Flashpoint: Ignite Into Action
Reality shows have taken over the airwaves, and oftentimes we get more emotionally involved in the stories of people we will never meet than the hurting ones all around us. This week, come alongside someone who is hurting or in trouble because of some bad decisions, and share the love and Good News of Jesus Christ with them.
Accelerant: Fuel for THE Cause
Pray: Father, we have all sinned and broken Your commands. Help us share the forgiveness that we have been given with the lost and lonely people around us, and help us never forget that we have no right to throw stones at others.
Read: Matthew 7:1-3. “Do not judge others, and you will not be judged. For you will be treated as you treat others. The standard you use in judging is the standard by which you will be judged (NLT).
Get: InZane. Zane Black has always lived life on the edge, looking for all the crazy excitement and adventure life has to offer. He just ended up “going all in” for the wrong things. And it almost cost him his life. But after years of living for cheap thrills and temporary highs, Zane experienced a radical encounter with Jesus that changed his life forever. Told in his raw, honest, conversational style, InZane…Totally Stoked on this Jesus Dude captures Zane’s journey from a party boy to a committed Christian. His story will keep you turning the page, all the while challenging you to put Jesus at the center of their lives.

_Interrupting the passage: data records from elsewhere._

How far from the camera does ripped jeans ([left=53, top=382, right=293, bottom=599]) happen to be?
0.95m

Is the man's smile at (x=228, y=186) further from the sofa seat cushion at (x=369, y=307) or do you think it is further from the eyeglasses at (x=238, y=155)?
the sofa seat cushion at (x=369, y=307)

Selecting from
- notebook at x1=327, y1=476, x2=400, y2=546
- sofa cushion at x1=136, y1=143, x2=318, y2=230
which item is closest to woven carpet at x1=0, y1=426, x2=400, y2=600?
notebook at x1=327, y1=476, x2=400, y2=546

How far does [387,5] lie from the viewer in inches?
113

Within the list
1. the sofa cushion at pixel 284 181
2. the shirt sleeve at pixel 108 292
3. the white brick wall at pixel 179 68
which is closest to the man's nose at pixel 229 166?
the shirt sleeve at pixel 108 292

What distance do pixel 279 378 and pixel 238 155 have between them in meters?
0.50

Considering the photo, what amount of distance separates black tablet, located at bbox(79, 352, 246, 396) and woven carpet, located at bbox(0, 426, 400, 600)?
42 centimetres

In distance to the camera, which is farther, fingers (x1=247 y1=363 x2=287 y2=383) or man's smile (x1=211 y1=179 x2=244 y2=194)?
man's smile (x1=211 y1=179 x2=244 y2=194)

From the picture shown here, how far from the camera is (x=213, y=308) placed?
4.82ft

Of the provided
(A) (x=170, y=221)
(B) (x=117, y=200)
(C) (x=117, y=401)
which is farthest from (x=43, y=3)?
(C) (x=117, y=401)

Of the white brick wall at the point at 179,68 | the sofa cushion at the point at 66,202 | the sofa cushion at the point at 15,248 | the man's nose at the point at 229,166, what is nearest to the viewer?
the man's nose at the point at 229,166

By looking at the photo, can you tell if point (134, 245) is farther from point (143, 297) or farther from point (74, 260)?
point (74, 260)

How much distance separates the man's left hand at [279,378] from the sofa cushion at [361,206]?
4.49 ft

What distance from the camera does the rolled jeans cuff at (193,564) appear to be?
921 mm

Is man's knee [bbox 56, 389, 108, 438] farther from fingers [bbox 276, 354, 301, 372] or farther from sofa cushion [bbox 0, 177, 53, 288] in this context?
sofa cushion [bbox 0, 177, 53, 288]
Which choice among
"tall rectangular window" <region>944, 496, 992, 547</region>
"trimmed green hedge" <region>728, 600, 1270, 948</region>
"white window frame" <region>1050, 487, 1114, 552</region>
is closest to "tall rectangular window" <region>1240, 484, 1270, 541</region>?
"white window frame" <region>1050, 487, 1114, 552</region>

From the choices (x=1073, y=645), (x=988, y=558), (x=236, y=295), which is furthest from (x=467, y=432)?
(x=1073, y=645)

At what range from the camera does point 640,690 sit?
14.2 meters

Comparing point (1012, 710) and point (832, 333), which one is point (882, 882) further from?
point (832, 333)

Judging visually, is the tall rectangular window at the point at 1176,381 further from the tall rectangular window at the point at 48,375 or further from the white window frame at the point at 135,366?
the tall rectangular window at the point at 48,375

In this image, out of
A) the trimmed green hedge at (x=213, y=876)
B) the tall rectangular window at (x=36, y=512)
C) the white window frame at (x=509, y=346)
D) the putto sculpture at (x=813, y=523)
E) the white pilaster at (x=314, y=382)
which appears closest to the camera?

Discussion Guide for Leaders
Big Idea: Teen Mom is a show that seems to glamorize sinful choices, but it can also serve as a reminder that we all have fallen, and we all need to help people around us who are hurting.
Key Scripture: John 8:1-5; 8-11
- Do you think that shows like Teen Mom have any impact on teen pregnancy rates? Why or why not?
- What do you think Jesus was writing in the sand?
- How can we avoid the sins that plague us?
- How can you apply this Soul Fuel to THE Cause?